Un manque d’oméga-3 n’est donc pas anodin. Il peut augmenter le risque de certaines affections neurologiques comme la dyslexie, la dépression, la schizophrénie, la démence ou le trouble bipolaire.

Dans les membranes du cerveau, c’est l’acide docosahexaénoïque (DHA) qui est l’oméga-3 majoritaire. On peut le synthétiser à partir des noix, graines de lin, huile de colza, mais c’est plus difficile chez les enfants et personnes âgées, et si on consomme beaucoup d’oméga-6 (huiles de tournesol, maïs, pépins de raisin), C’est encore plus difficile.

Un facteur qui doit vous alerter en priorité, c’est une baisse de moral.

Pourquoi on n’a pas le moral quand on manque d’omega-3

omega-3

Quand on manque d’oméga-3, le cerveau est le premier à souffrir.

L’une des hypothèses en vogue chez les spécialistes, c’est que les cellules nerveuses sont le siège d’ une inflammation chronique qui provoque la destruction des messagers chimiques de la bonne humeur.
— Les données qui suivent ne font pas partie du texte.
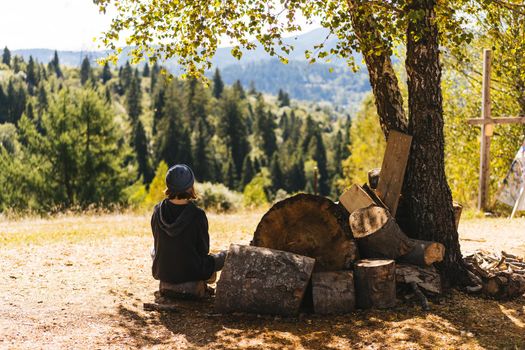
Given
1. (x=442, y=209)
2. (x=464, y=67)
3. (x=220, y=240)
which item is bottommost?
(x=220, y=240)

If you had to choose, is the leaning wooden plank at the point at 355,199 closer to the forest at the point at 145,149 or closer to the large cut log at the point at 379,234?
the large cut log at the point at 379,234

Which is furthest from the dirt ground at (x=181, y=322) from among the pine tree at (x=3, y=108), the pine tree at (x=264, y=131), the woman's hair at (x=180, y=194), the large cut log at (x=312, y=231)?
the pine tree at (x=3, y=108)

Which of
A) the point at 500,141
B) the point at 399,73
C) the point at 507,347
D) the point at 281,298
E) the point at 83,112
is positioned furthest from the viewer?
the point at 83,112

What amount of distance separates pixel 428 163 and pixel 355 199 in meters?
1.19

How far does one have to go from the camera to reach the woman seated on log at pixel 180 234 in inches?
283

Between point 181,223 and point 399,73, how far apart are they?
74.5ft

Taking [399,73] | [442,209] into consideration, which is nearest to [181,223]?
[442,209]

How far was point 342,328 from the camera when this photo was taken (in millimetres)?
6484

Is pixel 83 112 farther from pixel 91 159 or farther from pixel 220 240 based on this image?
pixel 220 240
Le moral passe à la trappe.

Concrètement, le cerveau produit en excès des cytokines, qui sont des composés inflammatoires. (Ce sont notamment l’interleukine-1b, l’interleukine-2, l’interleukine-6, l’interféron-gamma et le facteur de nécrose tumorale (TNF-a)). Chez les patients qui souffrent de dépression majeure, le niveau des cytokines est très élevé.

D’où viennent les cytokines ?

Elles grimpent lorsque nous sommes stressé(e)s, en cas d’infection, de traumatisme (blessure, chirurgie), d’allergies, après un accouchement, lorsque nous sommes exposé(e)s à des polluants, en cas de cancer et de maladie cardiovasculaire.

Mais leur niveau est surtout modulé par les graisses polyinsaturées (végétales) de l’alimentation. Les acides gras oméga-6 en excès les font monter, les acides gras oméga-3 les font baisser.

Ces cytokines ont des effets variés sur le système nerveux central.

Ce que l’on sait, c’est que plus leur niveau est élevé, plus la dépression est sévère. On sait aussi que les médicaments antidépresseurs s’opposent à l’élévation de ces cytokines pro-inflammatoires. (1)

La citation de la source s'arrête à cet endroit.